During the 2018 election, a Walz spokeswoman stated that “the majority of Minnesotans support a modest increase in the gasoline tax,” the Pioneer Press reported.

Although his original proposal passed the Minnesota House of Representatives, Walz ultimately caved to pressure from the public and Republicans, one of whom called the proposal “highway robbery.” In May 2019, he signed a compromise budget supported by the Senate Republican caucus that eliminated the 20-cent gas tax increase entirely.

“One of our primary goals was to stop the gasoline tax increase, and I’m glad that Governor Walz and House Democrats ultimately listened to the people of Minnesota and rejected this approach,” said then-state Senate Majority Leader Paul Gazelka (R).

In early 2023, however, Walz signed a budget that directed his administration to explore implementing a statewide clean transportation standard modeled after California’s current regulations, a measure widely supported by far-left environmental organizations.

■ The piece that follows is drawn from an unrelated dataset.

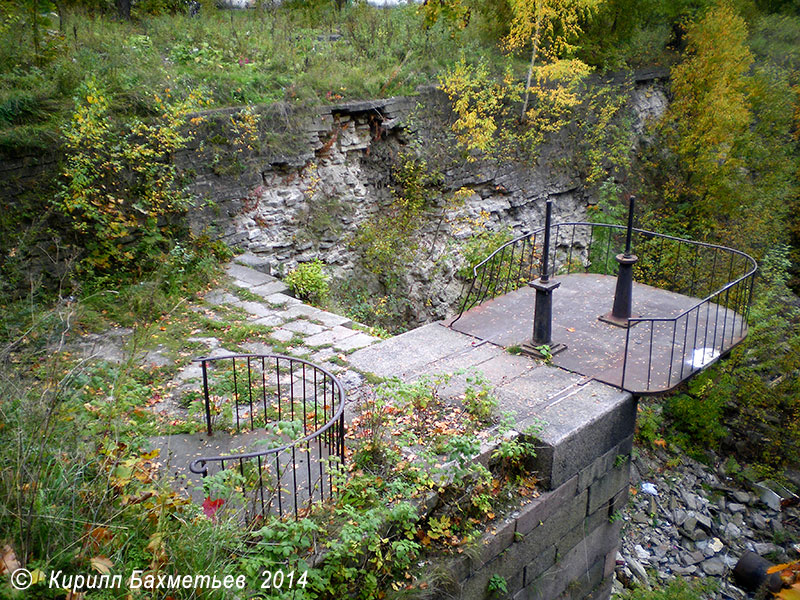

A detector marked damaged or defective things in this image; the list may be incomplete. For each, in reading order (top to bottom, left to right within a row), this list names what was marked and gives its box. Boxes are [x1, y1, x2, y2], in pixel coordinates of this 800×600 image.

As part of the budget, state agencies must consider a standard that would require reducing the overall carbon intensity of Minnesota’s transportation fuels by at least 25 percent below 2018 levels by 2030, 75 percent by 2040 and 100 percent by 2050. If implemented, the provision would be the most stringent of its kind in the country, according to the Great Plains Institute for Sustainable Development.

Walz’s measures amount to a “hidden gasoline tax that increases the cost of gasoline and diesel for families and businesses but provides no money for roads and bridges,” according to a policy brief published earlier this year by the Center for the American Experiment.

Also in 2023, Walz signed a transportation bill that increases the state’s gasoline tax annually starting that year. The exact rate of increase is tied to the economy-wide construction cost index, but is capped at 3 percent.

The Harris-Walz campaign team did not respond to a request for comment.